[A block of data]
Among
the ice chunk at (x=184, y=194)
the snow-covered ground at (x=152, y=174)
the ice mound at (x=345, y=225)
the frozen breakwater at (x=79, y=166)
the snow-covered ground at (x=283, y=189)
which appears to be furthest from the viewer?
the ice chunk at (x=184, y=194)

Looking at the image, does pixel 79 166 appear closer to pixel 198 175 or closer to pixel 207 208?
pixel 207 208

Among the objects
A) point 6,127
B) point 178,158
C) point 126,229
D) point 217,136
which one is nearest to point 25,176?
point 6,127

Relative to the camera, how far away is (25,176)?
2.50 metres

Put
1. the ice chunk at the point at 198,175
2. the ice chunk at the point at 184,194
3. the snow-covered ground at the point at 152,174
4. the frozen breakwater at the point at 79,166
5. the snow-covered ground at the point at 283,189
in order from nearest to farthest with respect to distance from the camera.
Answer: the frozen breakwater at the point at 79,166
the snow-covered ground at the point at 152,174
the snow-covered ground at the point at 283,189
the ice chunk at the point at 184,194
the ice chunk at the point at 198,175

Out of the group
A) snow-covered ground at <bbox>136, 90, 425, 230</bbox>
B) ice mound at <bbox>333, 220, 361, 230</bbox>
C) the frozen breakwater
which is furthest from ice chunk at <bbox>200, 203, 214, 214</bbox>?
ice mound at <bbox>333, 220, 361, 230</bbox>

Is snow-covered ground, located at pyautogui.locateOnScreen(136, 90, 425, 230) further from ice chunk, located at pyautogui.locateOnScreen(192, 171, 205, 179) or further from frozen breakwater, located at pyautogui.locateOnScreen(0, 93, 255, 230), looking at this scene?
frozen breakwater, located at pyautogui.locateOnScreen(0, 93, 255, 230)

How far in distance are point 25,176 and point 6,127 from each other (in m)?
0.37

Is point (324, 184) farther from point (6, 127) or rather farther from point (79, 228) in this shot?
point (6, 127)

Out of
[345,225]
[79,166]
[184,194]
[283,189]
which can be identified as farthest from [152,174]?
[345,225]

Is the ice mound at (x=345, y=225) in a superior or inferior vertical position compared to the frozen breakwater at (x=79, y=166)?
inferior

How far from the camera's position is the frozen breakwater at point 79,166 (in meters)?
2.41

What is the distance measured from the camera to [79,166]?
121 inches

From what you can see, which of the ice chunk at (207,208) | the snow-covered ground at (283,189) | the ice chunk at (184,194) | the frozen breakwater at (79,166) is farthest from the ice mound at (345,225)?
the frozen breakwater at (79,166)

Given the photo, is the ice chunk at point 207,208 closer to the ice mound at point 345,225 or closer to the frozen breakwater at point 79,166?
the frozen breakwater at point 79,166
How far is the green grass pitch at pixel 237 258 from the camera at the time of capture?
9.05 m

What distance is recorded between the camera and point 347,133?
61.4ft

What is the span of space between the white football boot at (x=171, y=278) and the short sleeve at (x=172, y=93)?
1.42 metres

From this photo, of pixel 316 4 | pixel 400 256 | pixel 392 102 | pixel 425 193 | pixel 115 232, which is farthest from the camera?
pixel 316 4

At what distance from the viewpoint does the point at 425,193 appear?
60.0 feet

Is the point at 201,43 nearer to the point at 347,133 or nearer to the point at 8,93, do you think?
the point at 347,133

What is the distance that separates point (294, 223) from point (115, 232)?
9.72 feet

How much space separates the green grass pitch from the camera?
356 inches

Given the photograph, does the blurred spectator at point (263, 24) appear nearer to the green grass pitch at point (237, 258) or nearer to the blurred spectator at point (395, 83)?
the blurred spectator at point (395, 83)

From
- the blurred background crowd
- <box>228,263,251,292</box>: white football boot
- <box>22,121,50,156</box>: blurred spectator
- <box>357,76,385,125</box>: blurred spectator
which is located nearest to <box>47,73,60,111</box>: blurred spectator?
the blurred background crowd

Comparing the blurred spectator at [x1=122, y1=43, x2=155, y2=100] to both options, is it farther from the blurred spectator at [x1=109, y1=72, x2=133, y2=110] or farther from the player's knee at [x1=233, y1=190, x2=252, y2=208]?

• What you are asked to do
Starting at the line that contains "How far is the", retype each line through the end of the listing above and nothing else.

• Right answer
How far is the green grass pitch at pixel 237 258 from the camera at the time of capture?
9.05 m

What distance is recorded between the camera and point 347,133?
61.4ft

What is the span of space between the white football boot at (x=171, y=278) and the short sleeve at (x=172, y=93)?
1.42 metres

From this photo, of pixel 316 4 | pixel 400 256 | pixel 392 102 | pixel 425 193 | pixel 115 232, which is farthest from the camera?
pixel 316 4

At what distance from the viewpoint does the point at 425,193 appear?
60.0 feet

Is the point at 201,43 nearer to the point at 347,133 or nearer to the point at 8,93, do you think?
the point at 347,133

What is the distance that separates point (294, 223) from point (115, 232)?
9.72 feet

How much space separates the green grass pitch from the camera?
356 inches

Given the photograph, does the blurred spectator at point (263, 24) appear nearer to the green grass pitch at point (237, 258) or nearer to the blurred spectator at point (395, 83)?
the blurred spectator at point (395, 83)

From
- the blurred background crowd
- <box>228,263,251,292</box>: white football boot
- <box>22,121,50,156</box>: blurred spectator
- <box>357,76,385,125</box>: blurred spectator
which is located nearest to <box>47,73,60,111</box>: blurred spectator?
the blurred background crowd

Comparing the blurred spectator at [x1=122, y1=43, x2=155, y2=100] to both options, is it farther from the blurred spectator at [x1=109, y1=72, x2=133, y2=110] or farther from the player's knee at [x1=233, y1=190, x2=252, y2=208]?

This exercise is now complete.